◆ About this exercise:
Write out, word for word, the part of the listing below that opens with the line containing "South Africa Wants to Own All Internet Users" and closes with the line containing "Adult Rainbow Bright", keeping both of those lines and adding no others.
--- Supplied information ---
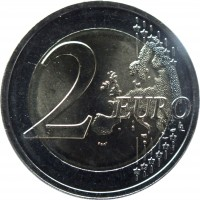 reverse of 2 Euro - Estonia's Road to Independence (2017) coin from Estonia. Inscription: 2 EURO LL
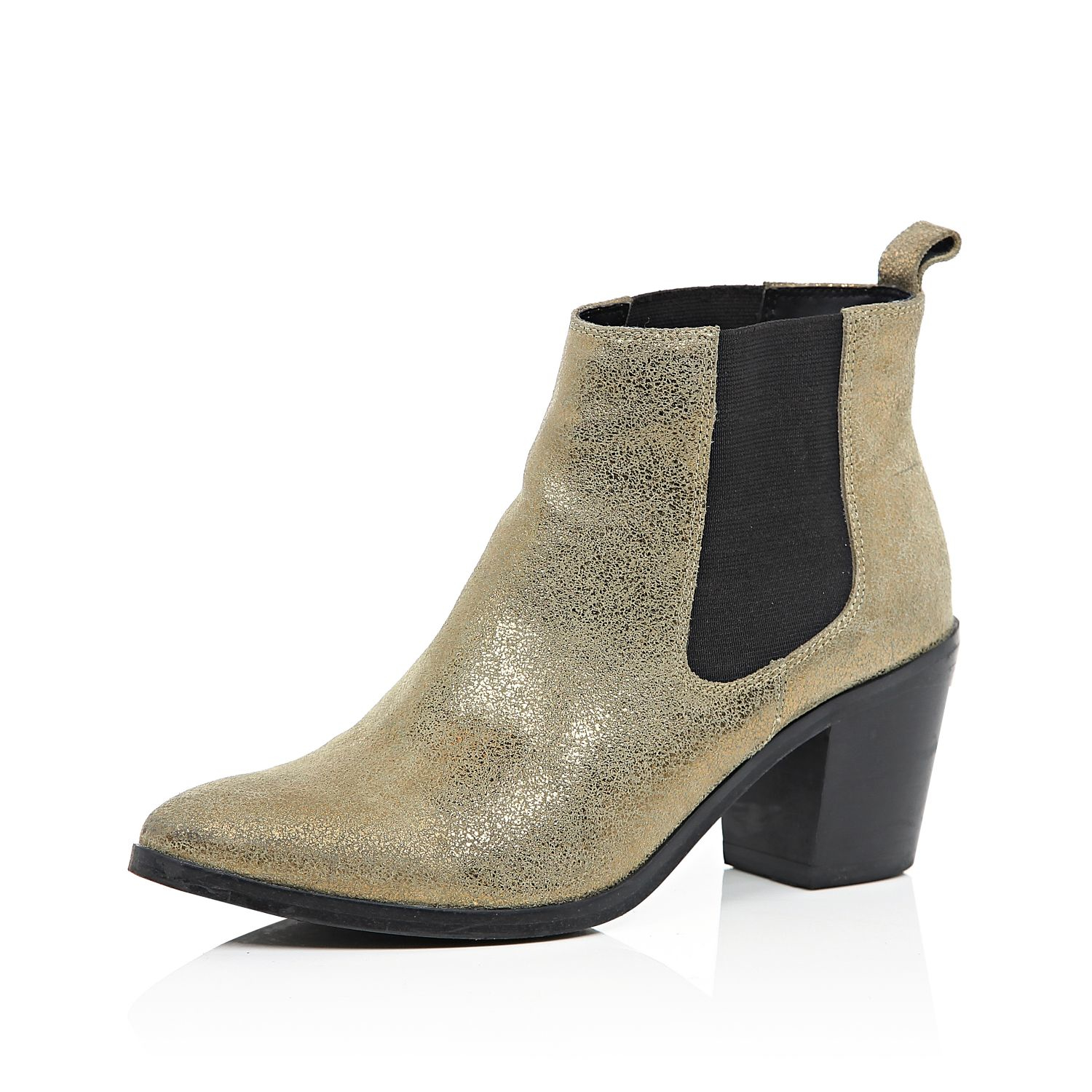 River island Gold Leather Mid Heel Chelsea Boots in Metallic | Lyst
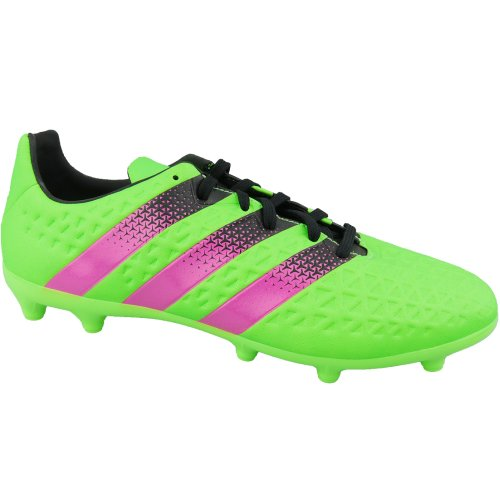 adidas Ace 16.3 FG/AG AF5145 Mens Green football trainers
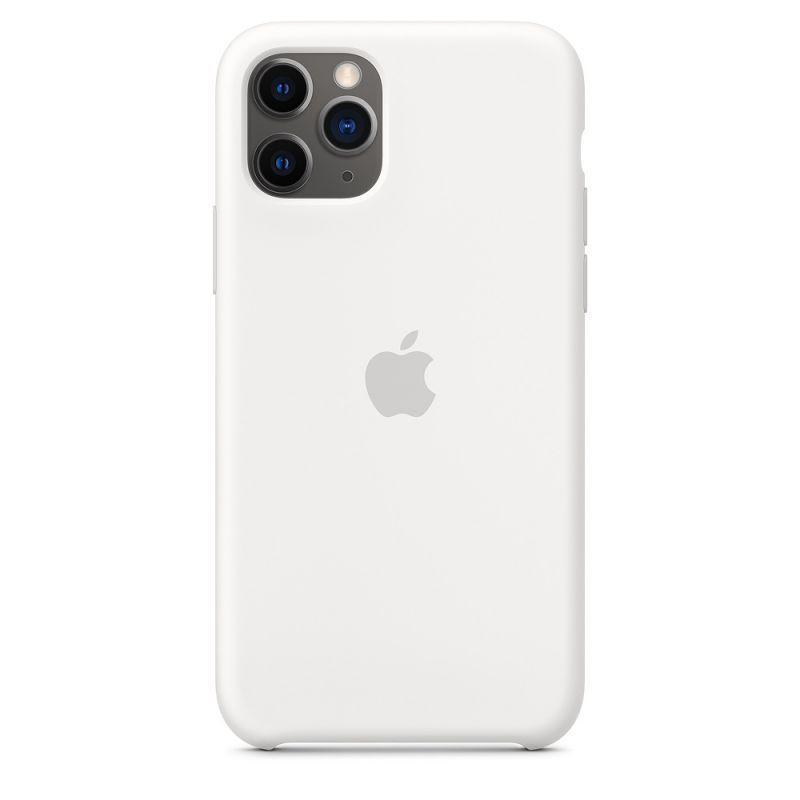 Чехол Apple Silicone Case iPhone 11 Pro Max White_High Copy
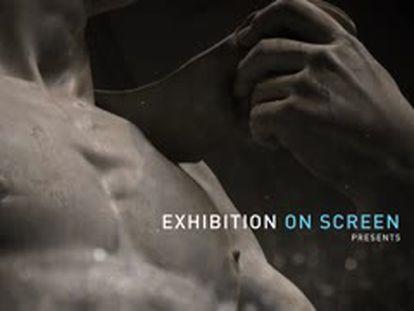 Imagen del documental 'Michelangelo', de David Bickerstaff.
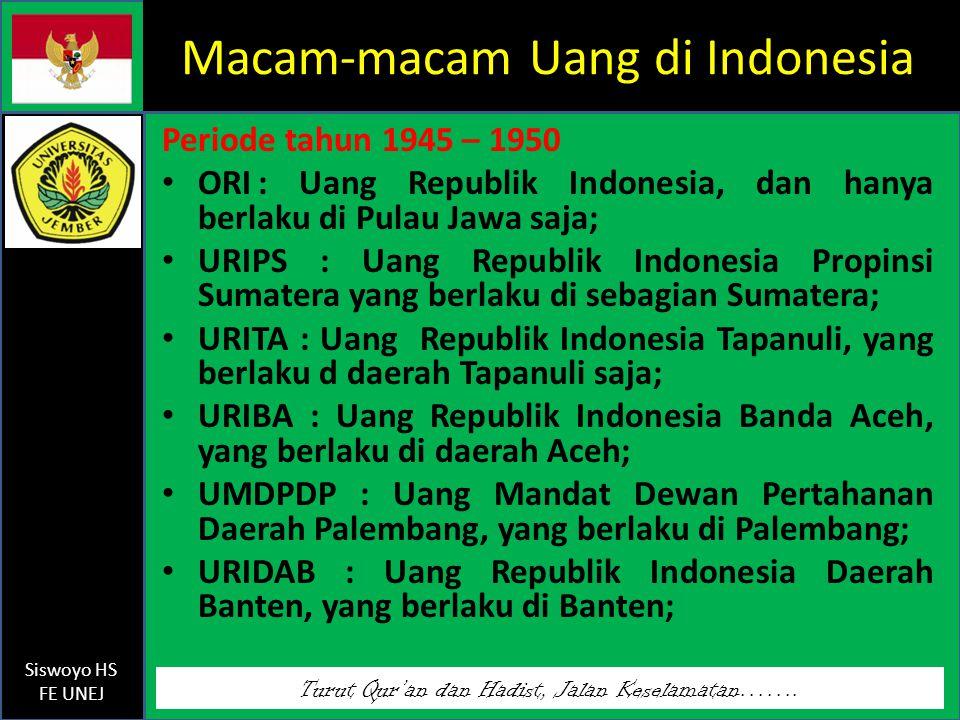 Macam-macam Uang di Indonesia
---
--- Supplied information ---
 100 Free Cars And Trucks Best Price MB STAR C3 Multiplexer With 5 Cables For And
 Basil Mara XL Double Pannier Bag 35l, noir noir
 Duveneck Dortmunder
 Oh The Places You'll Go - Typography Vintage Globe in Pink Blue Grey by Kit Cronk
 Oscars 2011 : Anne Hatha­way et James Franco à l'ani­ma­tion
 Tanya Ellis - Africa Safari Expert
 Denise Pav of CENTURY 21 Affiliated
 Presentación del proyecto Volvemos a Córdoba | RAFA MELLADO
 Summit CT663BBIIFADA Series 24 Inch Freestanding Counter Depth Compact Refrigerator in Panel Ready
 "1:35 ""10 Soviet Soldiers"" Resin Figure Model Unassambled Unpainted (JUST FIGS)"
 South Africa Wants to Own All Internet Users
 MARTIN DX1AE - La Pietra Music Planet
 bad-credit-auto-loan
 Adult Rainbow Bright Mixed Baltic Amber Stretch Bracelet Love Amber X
---
◆ Reply:
 South Africa Wants to Own All Internet Users
 MARTIN DX1AE - La Pietra Music Planet
 bad-credit-auto-loan
 Adult Rainbow Bright Mixed Baltic Amber Stretch Bracelet Love Amber X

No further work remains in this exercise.